Anyway, this story has interesting elements, the idea that new vampires have a sort of guidance in their sires and in the community that welcomes them is refreshing. I also liked that Jane keeps her personality, that she has friends and goals. I think I'd have liked to see more about the vampires as a society instead of colored scenes here and there that only existed for plot purposes. Again, another of my needs, I want a structured world to understand. I think this felt flat because of the silly parts.

I think the most serious things like Jane's thoughts about her new condition, about what it means to be a vampire, to have to look at things differently and the relationship to those she's close to, how it was affected, these serious things didn't get enough air time in my opinion. The way things are done is an obvious delay tactic - to be further developed in the next 3 books in the series certainly - and seemed there just to give the idea a thought. Not enough for me, and not well done.

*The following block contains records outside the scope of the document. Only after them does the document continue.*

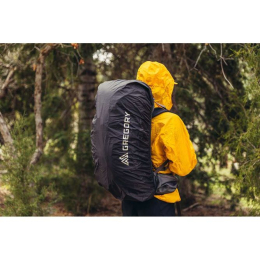 Jade 33 Mist Grey Femme - Sac A Dos | Gregory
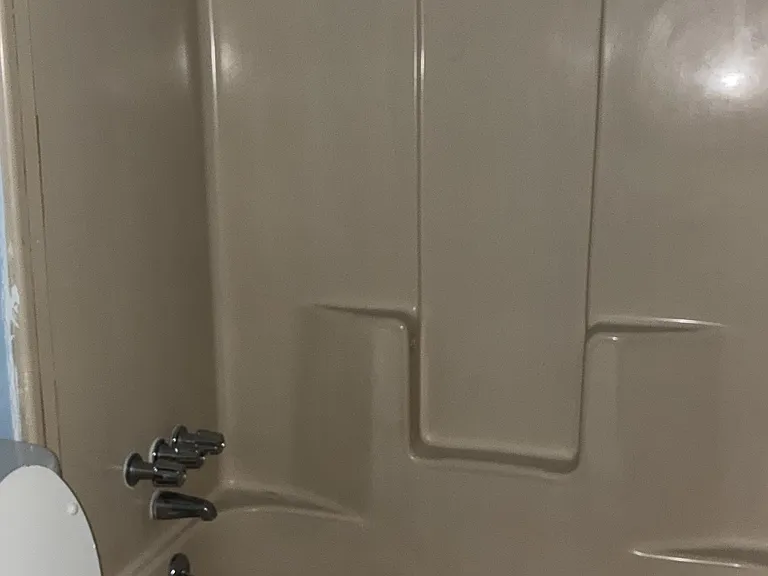 3536 Rosemary Ave — Photo 15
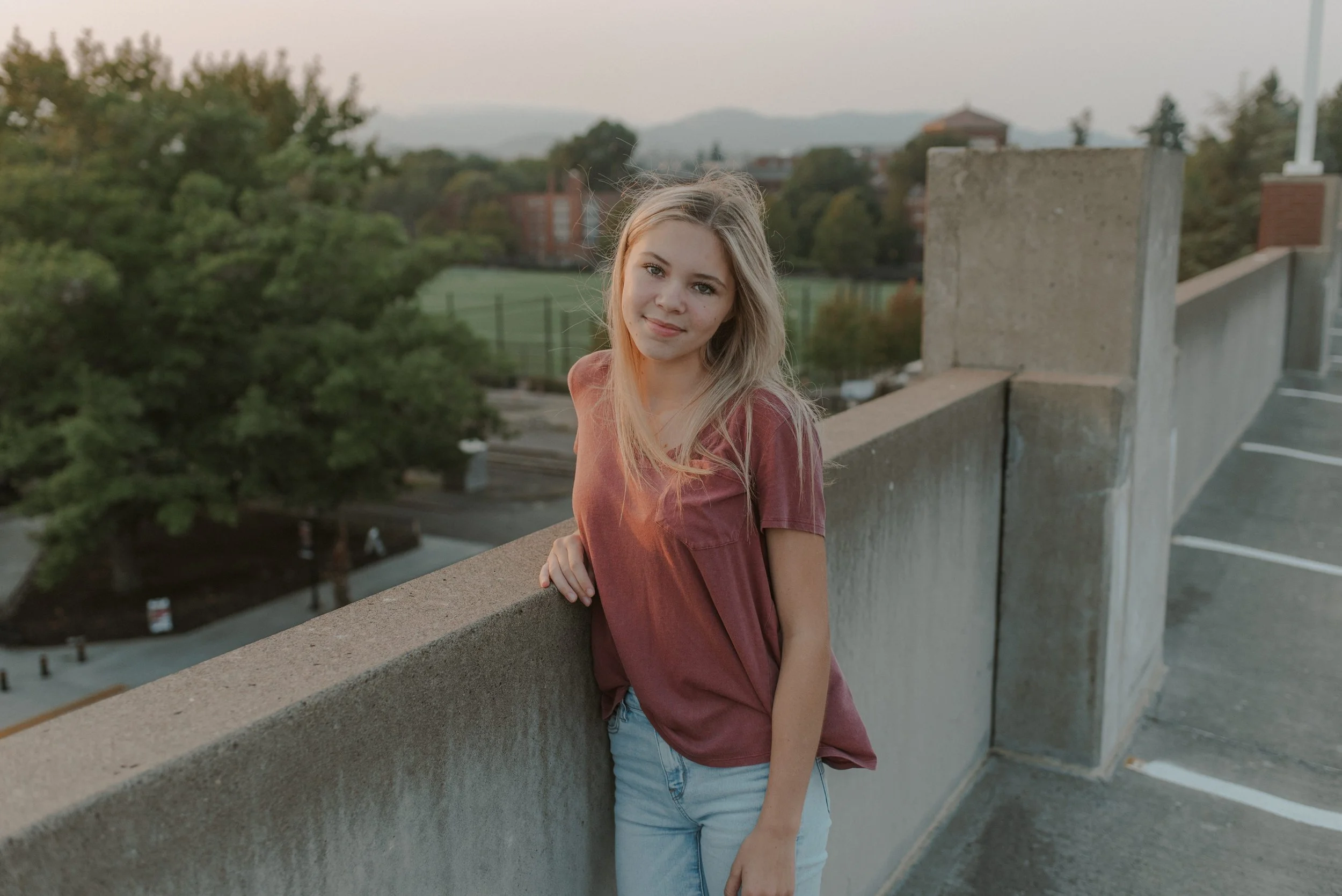 nbp-natalie-cv-20.jpg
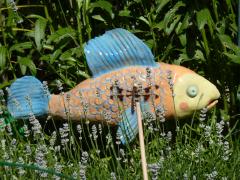 Monday July 04, 2011 16:19 - P1020417.JPG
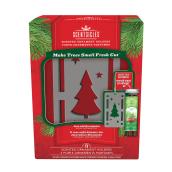 Scentsicles 3-Pack Metal Ornament Holder Christmas Decoration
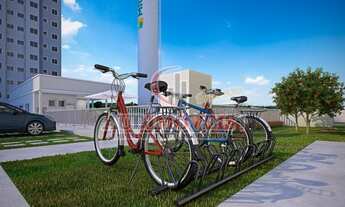 Imagem 7: Previsão de entrega: 2023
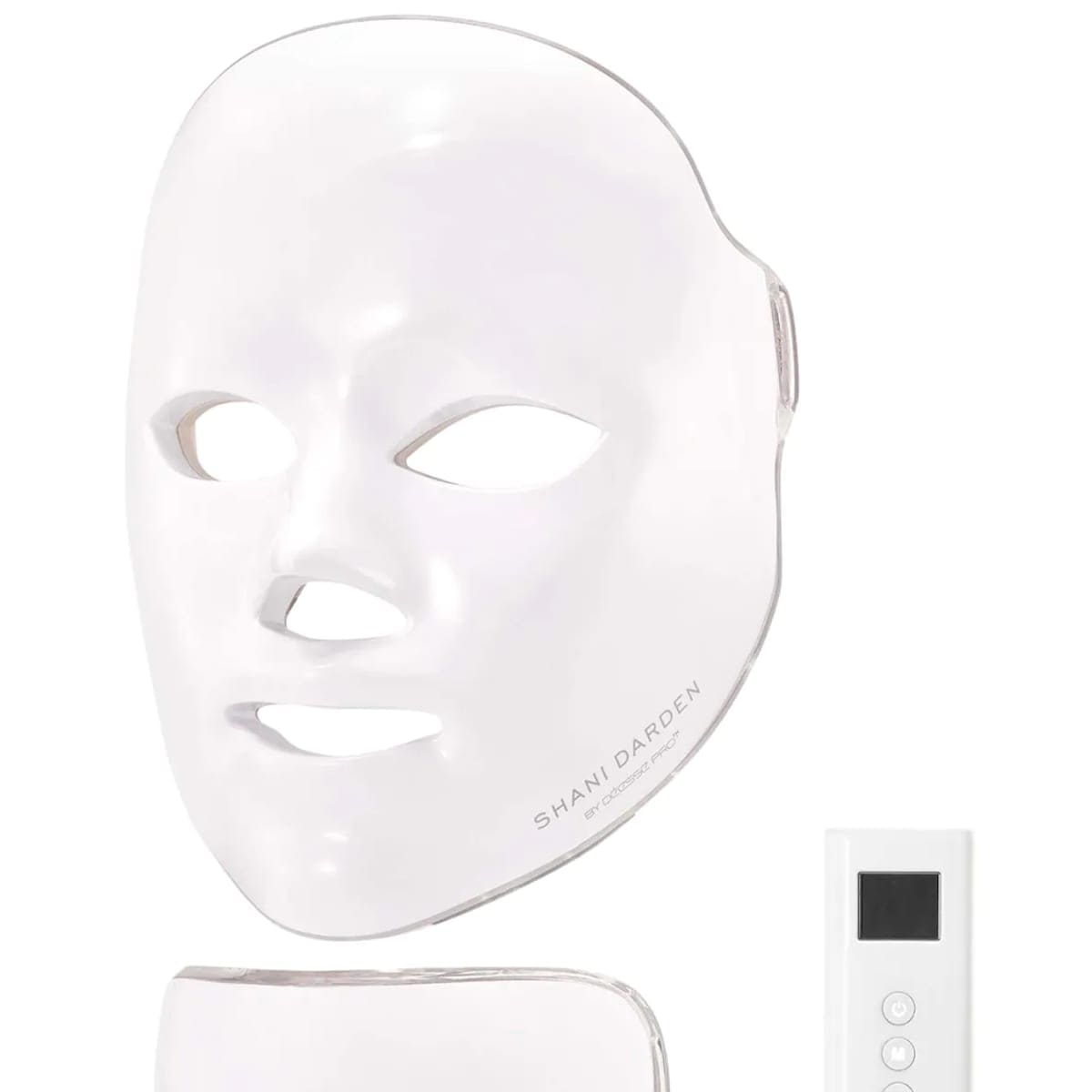 Shani Darden by Déesse PRO LED Light Mask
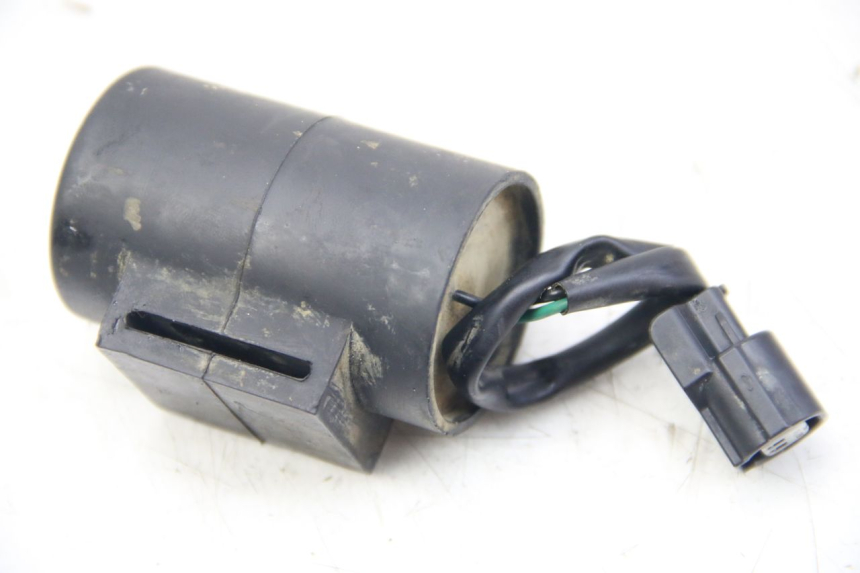 photo de ELECTRICAL RELAY HONDA CRF CR-F RX 450 (2017 - 2021)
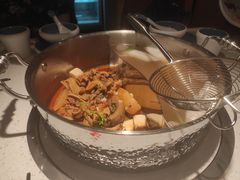 -左庭右院鲜牛肉火锅(苏州园区永旺店)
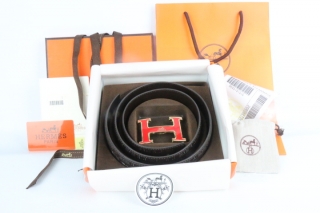 HERMES AAAA Belts 89762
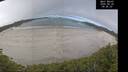 ./images/calvert/beach/20260624/beach20260624_094501M.jpg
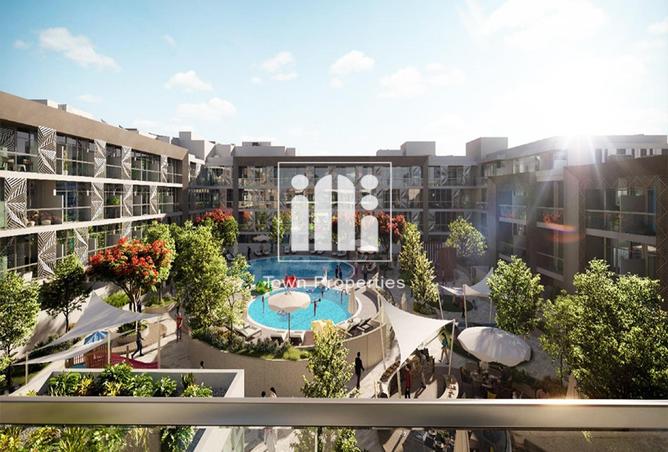 53575027 - Property Main Image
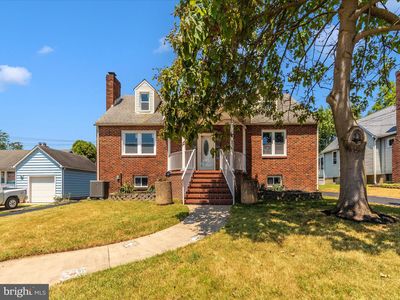 1914 Midland Rd, Dundalk, MD, 21222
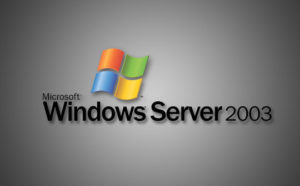 windows-server-2003-540x334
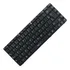 Teclado Para Lenovo G460 G460e Preto Br Com Ç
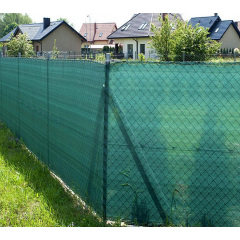 Затіняюча сітка для огірків Агрокремінь 45 затінення 3х50 м Зелений iz16416 Київ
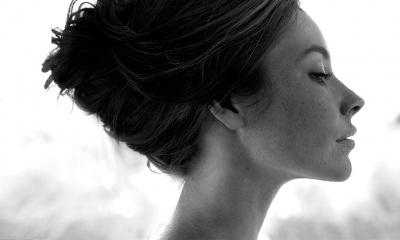 evangeline_005.jpg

There's the romance. I liked the idea of a sire looking for and trying to protect a new vampire. I liked the attraction between them. I think this is an interesting type of relationship to develop but they didn't seem to deal with it that well. Again, all the suggested funny things and the overall feel of the story kind of put this aside and I didn't really appreciate how things were done, nor did I believe much in their feelings, not the way it was shown to me at least.

All in all, not the best of reads, despite the good parts - which exist I'll confess.
This made me decide to skip the rest of the series, I'm just not fully invested in Jane and her adventures, although I'm sad because she's a librarian an I like books about/with librarians.
I'll jump to the spin off instead. I hope that, with different couples as protagonists, the focus is more intense on them and their lives because it needs a finished book to achieve a HEA more convincingly (I hope!).
As for this one, too bad. I won't give on the author no, but I'm sad about this one.